Data supplied »
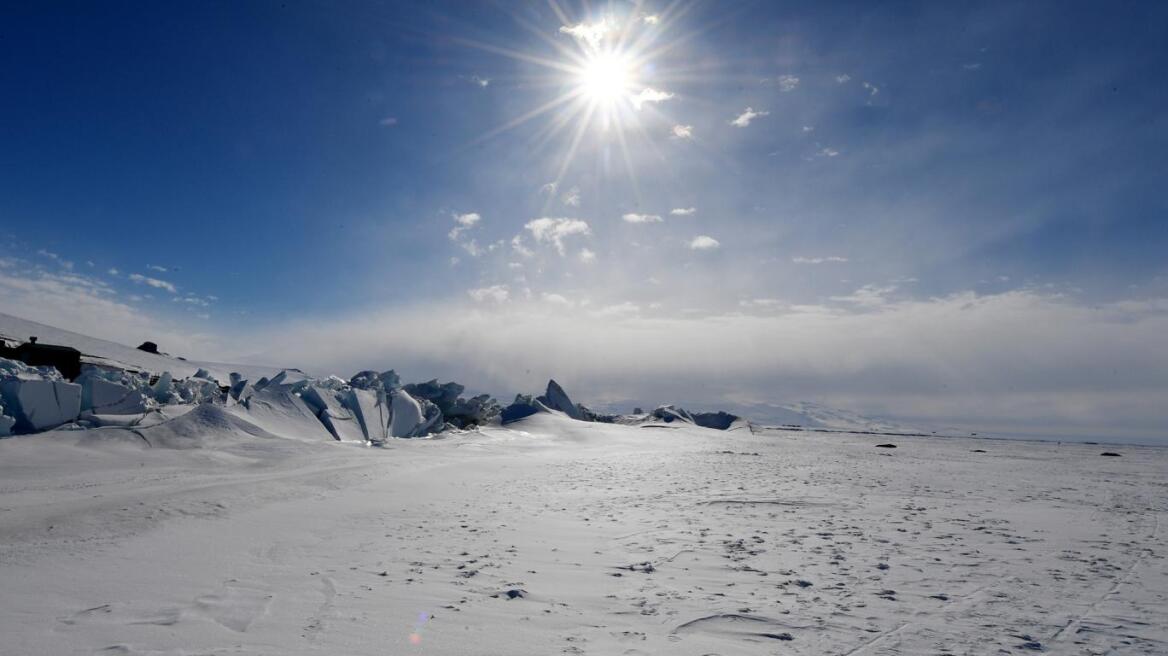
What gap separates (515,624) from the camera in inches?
158

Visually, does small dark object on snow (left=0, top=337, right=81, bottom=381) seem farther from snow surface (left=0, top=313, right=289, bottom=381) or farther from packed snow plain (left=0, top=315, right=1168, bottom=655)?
packed snow plain (left=0, top=315, right=1168, bottom=655)

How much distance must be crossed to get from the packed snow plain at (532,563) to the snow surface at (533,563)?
0.03 metres

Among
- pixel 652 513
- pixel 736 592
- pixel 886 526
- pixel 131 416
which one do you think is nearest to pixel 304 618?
pixel 736 592

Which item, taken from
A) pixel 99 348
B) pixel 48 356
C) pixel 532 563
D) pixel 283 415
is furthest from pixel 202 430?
pixel 99 348

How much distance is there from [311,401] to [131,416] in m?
5.23

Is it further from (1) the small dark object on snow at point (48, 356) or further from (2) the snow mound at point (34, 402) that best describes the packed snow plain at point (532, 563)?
(1) the small dark object on snow at point (48, 356)

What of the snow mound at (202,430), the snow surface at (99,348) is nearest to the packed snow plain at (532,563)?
the snow mound at (202,430)

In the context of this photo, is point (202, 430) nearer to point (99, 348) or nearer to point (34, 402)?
point (34, 402)

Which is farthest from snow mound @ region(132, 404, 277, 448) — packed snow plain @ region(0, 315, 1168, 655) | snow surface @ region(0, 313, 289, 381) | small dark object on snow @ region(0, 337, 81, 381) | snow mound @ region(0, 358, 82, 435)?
snow surface @ region(0, 313, 289, 381)

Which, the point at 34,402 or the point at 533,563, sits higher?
the point at 34,402

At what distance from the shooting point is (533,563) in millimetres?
5645

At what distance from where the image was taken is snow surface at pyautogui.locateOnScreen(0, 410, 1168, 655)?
381cm

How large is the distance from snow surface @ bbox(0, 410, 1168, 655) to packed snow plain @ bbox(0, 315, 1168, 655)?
1.2 inches

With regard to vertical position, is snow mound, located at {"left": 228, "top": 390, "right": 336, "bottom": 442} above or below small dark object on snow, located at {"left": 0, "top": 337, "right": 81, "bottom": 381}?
below
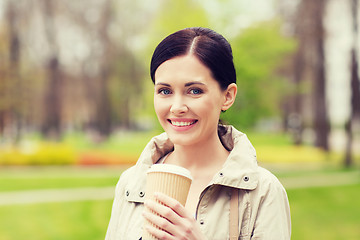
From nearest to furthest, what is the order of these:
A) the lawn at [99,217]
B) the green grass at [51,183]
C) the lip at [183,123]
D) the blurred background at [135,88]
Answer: the lip at [183,123] → the lawn at [99,217] → the blurred background at [135,88] → the green grass at [51,183]

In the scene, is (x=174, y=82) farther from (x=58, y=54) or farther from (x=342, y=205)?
(x=58, y=54)

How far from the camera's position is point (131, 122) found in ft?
183

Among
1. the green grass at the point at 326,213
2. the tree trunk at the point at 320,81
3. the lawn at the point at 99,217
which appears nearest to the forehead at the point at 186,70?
the lawn at the point at 99,217

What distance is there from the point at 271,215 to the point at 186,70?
2.47 ft

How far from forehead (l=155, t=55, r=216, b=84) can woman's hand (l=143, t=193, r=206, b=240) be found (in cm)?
56

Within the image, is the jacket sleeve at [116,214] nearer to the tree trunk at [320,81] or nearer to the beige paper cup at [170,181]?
the beige paper cup at [170,181]

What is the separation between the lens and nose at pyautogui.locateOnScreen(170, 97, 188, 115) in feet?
6.90

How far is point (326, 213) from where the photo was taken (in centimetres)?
1085

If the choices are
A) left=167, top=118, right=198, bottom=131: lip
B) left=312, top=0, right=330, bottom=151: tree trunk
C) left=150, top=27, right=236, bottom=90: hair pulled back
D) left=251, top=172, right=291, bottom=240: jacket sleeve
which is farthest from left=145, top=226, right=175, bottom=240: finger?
left=312, top=0, right=330, bottom=151: tree trunk

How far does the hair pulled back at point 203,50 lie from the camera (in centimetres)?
212

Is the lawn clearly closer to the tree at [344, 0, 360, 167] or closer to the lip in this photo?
the tree at [344, 0, 360, 167]

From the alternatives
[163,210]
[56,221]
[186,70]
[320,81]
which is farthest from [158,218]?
[320,81]

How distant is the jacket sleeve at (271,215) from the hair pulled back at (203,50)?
1.74 feet

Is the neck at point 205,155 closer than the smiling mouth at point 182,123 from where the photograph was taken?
No
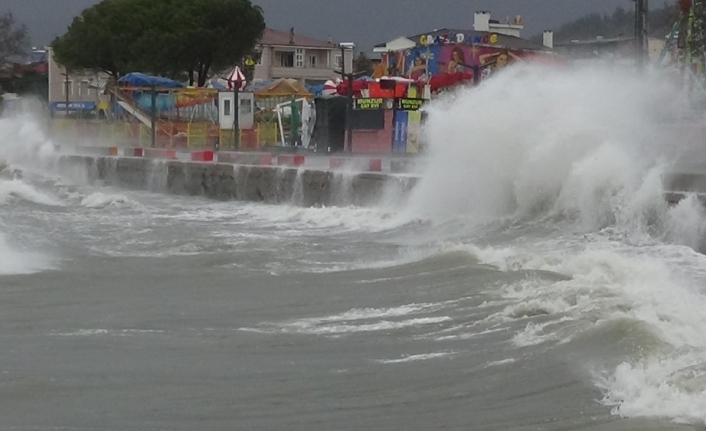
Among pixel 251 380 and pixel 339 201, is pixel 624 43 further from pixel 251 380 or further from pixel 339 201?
pixel 251 380

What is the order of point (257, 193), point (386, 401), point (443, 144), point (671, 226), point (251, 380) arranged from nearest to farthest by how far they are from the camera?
point (386, 401) < point (251, 380) < point (671, 226) < point (443, 144) < point (257, 193)

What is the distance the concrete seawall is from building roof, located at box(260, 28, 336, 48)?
60115 mm

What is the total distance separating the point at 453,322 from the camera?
10.3 m

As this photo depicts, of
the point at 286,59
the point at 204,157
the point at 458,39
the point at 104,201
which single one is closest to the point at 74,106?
the point at 286,59

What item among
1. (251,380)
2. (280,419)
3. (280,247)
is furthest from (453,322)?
(280,247)

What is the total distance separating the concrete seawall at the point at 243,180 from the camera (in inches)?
898

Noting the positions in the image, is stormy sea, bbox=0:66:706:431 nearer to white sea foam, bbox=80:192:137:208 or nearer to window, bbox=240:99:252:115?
white sea foam, bbox=80:192:137:208

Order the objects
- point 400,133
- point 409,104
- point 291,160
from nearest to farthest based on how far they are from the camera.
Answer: point 291,160 < point 400,133 < point 409,104

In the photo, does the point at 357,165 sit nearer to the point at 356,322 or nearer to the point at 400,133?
the point at 400,133

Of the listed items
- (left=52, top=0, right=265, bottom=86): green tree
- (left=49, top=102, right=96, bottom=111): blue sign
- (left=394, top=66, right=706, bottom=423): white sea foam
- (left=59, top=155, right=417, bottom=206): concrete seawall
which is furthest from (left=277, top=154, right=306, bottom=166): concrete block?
(left=49, top=102, right=96, bottom=111): blue sign

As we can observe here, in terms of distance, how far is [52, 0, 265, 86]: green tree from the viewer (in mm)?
64312

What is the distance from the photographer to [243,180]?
2766 cm

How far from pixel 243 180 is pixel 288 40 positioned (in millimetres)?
72080

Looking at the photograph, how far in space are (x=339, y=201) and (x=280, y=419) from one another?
52.9ft
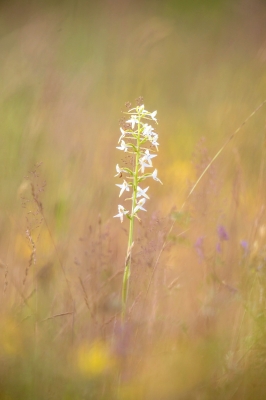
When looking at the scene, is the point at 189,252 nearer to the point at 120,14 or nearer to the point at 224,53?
the point at 224,53

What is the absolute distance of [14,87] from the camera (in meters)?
1.87

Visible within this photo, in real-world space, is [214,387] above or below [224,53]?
below

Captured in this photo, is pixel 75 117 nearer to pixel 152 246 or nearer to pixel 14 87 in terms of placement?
pixel 14 87

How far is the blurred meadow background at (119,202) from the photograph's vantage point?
3.81 ft

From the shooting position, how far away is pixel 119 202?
2.04 metres

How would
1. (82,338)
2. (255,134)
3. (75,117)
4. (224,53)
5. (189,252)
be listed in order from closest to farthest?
(82,338), (189,252), (255,134), (75,117), (224,53)

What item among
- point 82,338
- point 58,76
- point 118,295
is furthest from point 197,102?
point 82,338

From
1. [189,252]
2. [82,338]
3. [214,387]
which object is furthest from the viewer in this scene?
[189,252]

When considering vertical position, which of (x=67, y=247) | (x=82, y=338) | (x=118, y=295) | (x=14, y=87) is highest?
(x=14, y=87)

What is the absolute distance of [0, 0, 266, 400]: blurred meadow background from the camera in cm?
116

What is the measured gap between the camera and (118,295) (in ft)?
4.65

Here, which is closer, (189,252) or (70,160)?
(189,252)

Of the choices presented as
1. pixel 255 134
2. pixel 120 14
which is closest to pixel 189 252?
pixel 255 134

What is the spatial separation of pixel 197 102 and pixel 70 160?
929mm
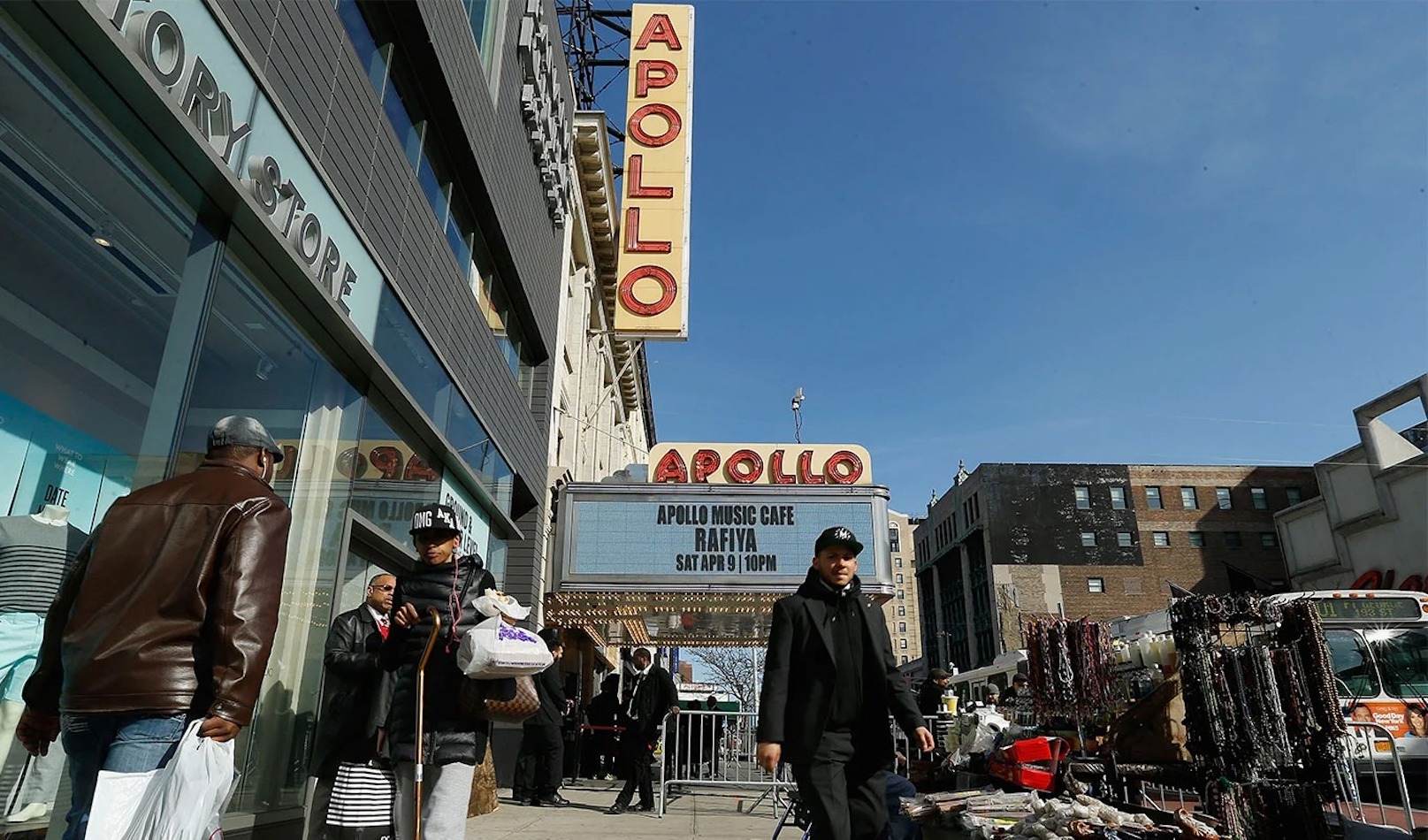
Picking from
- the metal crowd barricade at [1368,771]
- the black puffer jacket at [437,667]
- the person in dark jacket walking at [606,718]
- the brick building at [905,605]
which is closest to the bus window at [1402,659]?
the metal crowd barricade at [1368,771]

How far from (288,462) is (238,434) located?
378 centimetres

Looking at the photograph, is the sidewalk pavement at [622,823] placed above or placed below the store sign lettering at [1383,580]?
below

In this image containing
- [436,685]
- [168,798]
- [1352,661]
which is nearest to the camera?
[168,798]

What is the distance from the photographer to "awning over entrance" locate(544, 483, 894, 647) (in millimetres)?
14586

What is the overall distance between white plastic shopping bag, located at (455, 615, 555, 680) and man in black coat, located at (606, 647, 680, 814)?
22.6ft

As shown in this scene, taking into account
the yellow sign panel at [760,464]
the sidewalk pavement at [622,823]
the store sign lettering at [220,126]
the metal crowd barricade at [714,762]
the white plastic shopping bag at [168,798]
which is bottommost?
the sidewalk pavement at [622,823]

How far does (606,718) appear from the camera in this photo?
14.5 meters

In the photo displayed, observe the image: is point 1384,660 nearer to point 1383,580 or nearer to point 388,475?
point 388,475

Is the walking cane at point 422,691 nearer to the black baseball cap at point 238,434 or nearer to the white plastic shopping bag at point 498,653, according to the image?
the white plastic shopping bag at point 498,653

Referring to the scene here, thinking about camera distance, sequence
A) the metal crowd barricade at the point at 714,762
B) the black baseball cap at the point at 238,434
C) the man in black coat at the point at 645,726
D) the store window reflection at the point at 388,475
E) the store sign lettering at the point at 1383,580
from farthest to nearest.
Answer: the store sign lettering at the point at 1383,580
the metal crowd barricade at the point at 714,762
the man in black coat at the point at 645,726
the store window reflection at the point at 388,475
the black baseball cap at the point at 238,434

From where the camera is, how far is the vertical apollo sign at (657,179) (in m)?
18.1

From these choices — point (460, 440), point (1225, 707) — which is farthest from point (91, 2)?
point (1225, 707)

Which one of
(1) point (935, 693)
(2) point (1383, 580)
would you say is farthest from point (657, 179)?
(2) point (1383, 580)

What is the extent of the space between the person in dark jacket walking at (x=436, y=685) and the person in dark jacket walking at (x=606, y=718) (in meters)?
10.3
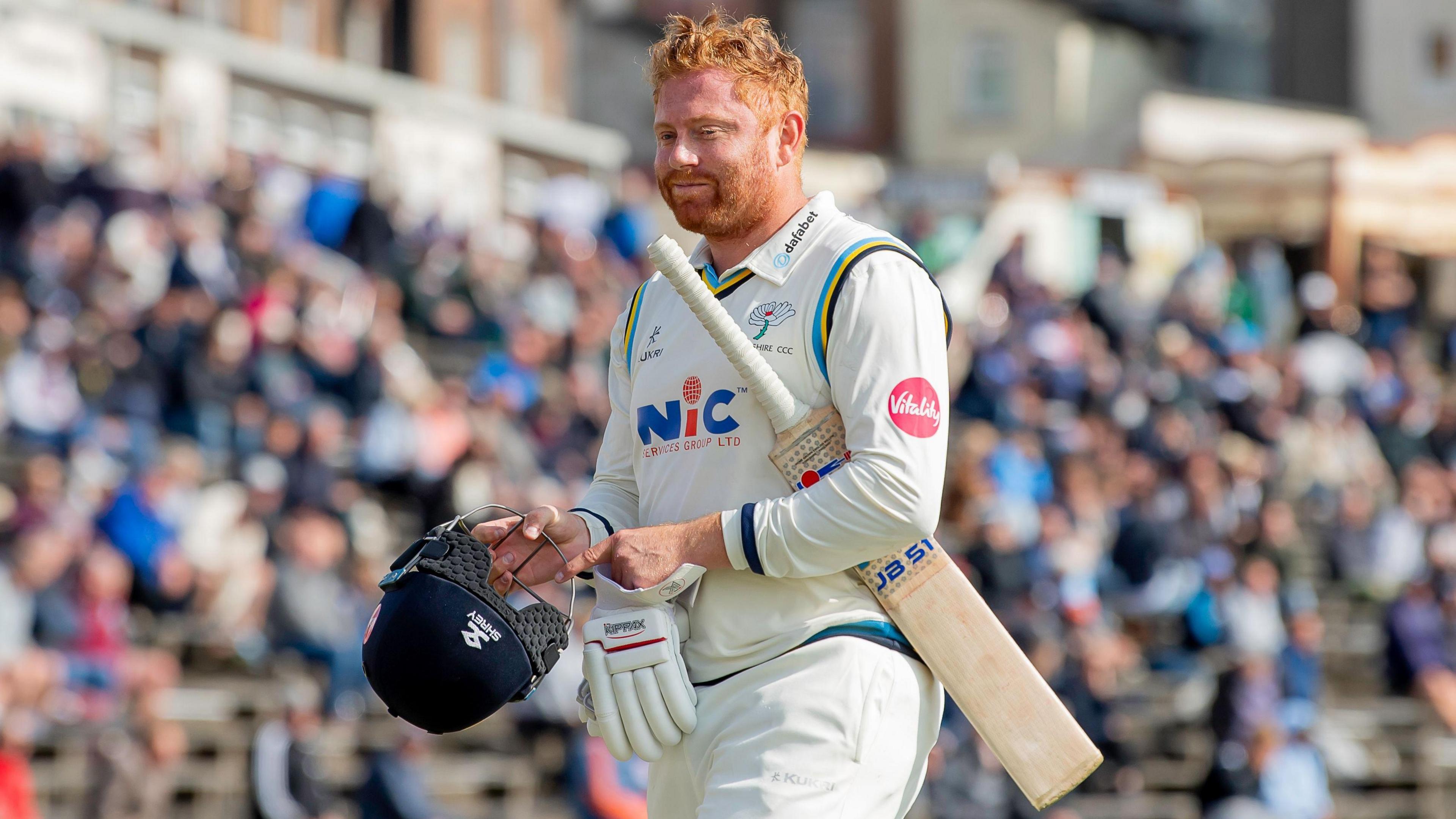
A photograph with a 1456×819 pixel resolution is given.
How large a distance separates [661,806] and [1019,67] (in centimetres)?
3415

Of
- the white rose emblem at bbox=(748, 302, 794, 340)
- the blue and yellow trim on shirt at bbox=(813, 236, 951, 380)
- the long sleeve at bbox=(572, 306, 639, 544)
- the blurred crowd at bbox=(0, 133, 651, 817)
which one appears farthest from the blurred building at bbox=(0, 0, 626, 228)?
the blue and yellow trim on shirt at bbox=(813, 236, 951, 380)

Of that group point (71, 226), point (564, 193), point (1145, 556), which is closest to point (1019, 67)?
point (564, 193)

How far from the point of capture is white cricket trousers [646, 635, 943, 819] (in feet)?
11.5

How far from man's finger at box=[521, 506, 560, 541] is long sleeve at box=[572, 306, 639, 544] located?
1.07ft

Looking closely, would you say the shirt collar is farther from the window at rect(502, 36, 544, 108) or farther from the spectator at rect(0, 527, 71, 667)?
the window at rect(502, 36, 544, 108)

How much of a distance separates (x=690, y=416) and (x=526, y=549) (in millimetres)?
408

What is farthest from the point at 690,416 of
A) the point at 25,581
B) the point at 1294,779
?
the point at 1294,779

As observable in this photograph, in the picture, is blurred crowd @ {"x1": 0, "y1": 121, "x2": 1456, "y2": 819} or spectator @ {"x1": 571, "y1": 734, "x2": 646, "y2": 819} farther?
spectator @ {"x1": 571, "y1": 734, "x2": 646, "y2": 819}

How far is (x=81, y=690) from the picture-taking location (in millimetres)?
9766

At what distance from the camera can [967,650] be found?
12.0 feet

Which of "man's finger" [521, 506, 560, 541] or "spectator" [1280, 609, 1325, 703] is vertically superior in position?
"man's finger" [521, 506, 560, 541]

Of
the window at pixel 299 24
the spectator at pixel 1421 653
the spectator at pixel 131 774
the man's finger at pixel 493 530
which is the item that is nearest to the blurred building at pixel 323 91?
the window at pixel 299 24

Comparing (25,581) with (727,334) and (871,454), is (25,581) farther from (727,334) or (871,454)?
(871,454)

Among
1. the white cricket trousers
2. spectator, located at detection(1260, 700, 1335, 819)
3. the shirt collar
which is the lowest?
spectator, located at detection(1260, 700, 1335, 819)
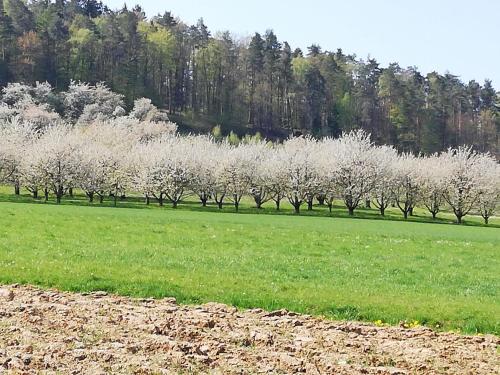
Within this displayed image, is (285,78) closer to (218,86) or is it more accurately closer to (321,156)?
(218,86)

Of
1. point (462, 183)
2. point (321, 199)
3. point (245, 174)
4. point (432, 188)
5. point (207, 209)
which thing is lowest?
point (207, 209)

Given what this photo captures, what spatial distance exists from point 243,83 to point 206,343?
6008 inches

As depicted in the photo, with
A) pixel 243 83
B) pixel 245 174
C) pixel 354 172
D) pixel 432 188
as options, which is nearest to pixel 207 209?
pixel 245 174

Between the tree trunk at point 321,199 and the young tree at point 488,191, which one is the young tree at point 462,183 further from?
the tree trunk at point 321,199

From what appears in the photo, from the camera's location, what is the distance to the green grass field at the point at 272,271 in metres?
13.2

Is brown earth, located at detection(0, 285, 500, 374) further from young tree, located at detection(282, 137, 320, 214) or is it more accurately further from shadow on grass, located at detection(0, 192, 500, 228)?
young tree, located at detection(282, 137, 320, 214)

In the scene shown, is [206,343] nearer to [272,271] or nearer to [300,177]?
[272,271]

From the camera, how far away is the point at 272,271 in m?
17.8

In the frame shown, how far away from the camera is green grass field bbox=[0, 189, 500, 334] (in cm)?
1316

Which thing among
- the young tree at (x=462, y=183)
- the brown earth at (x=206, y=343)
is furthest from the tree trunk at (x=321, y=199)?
the brown earth at (x=206, y=343)

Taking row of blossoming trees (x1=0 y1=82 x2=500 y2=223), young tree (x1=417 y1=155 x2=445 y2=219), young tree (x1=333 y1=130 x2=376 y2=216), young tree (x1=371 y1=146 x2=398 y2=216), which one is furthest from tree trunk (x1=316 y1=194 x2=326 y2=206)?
young tree (x1=417 y1=155 x2=445 y2=219)

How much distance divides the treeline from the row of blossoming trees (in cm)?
5834

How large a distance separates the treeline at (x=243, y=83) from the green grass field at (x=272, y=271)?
115207 millimetres

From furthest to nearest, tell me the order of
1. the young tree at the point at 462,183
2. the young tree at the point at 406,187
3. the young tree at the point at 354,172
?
the young tree at the point at 406,187
the young tree at the point at 462,183
the young tree at the point at 354,172
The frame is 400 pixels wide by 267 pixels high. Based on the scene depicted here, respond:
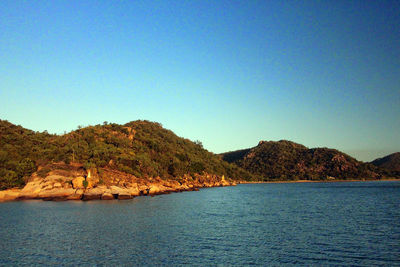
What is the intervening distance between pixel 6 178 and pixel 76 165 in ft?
67.3

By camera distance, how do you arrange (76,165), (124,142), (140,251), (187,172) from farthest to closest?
(187,172) → (124,142) → (76,165) → (140,251)

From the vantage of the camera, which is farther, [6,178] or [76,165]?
[76,165]

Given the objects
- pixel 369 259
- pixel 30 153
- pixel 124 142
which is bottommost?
pixel 369 259

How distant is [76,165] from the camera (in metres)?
100

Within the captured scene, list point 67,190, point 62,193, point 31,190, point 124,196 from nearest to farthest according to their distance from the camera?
point 62,193, point 67,190, point 124,196, point 31,190

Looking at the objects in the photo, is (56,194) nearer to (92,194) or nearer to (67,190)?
(67,190)

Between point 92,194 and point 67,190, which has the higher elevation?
point 67,190

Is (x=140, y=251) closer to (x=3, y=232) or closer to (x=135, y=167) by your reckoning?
(x=3, y=232)

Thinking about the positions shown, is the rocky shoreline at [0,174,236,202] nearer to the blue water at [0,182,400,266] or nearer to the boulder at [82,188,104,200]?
the boulder at [82,188,104,200]

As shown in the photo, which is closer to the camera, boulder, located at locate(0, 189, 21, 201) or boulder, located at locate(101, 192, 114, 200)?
boulder, located at locate(0, 189, 21, 201)

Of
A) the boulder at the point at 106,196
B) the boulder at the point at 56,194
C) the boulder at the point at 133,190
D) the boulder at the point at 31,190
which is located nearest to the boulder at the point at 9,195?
the boulder at the point at 31,190

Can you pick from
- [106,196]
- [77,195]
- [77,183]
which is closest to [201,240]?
[106,196]

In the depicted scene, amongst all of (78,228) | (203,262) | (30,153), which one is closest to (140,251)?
(203,262)

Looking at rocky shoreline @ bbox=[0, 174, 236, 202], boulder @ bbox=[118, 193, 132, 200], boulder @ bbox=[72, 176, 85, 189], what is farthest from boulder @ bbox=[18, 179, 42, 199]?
boulder @ bbox=[118, 193, 132, 200]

The problem » Would you quote, exactly and only, the lines from the one containing "From the vantage" to the end of the entries?

Full solution »
From the vantage of the camera, which is farther, [6,178] or [76,165]?
[76,165]

Given the objects
- pixel 369 259
- pixel 30 153
- pixel 124 142
which is bottommost?
pixel 369 259

How distant is [76,165] from the camera (in metres)?
100

Within the captured scene, list point 67,190, point 62,193, point 31,190, point 124,196 from nearest to farthest according to their distance from the camera?
point 62,193, point 67,190, point 124,196, point 31,190

Looking at the objects in the photo, is (56,194) nearer to (92,194) or nearer to (67,190)?
(67,190)

Between point 92,194 and point 67,190, which has the higher elevation?
point 67,190

Is (x=140, y=251) closer to (x=3, y=232) or closer to (x=135, y=167) by your reckoning?
(x=3, y=232)

Thinking about the positions shown, is the rocky shoreline at [0,174,236,202] nearer to the blue water at [0,182,400,266] or nearer to the boulder at [82,188,104,200]?
the boulder at [82,188,104,200]

As shown in the photo, which is closer to the camera, boulder, located at locate(0, 189, 21, 201) or boulder, located at locate(101, 192, 114, 200)?
boulder, located at locate(0, 189, 21, 201)

Of
A) the boulder at the point at 106,196
B) the boulder at the point at 56,194
C) the boulder at the point at 133,190
D) the boulder at the point at 31,190
which is located nearest to the boulder at the point at 9,195?
the boulder at the point at 31,190

Can you pick from
- [106,196]
- [77,195]
- [77,183]
which is closest to [201,240]?
[106,196]

In the depicted scene, amongst all of (78,228) | (203,262) | (30,153), which one is closest to (140,251)?
(203,262)

Looking at rocky shoreline @ bbox=[0, 174, 236, 202], boulder @ bbox=[118, 193, 132, 200], boulder @ bbox=[72, 176, 85, 189], what is farthest from boulder @ bbox=[18, 179, 42, 199]?
boulder @ bbox=[118, 193, 132, 200]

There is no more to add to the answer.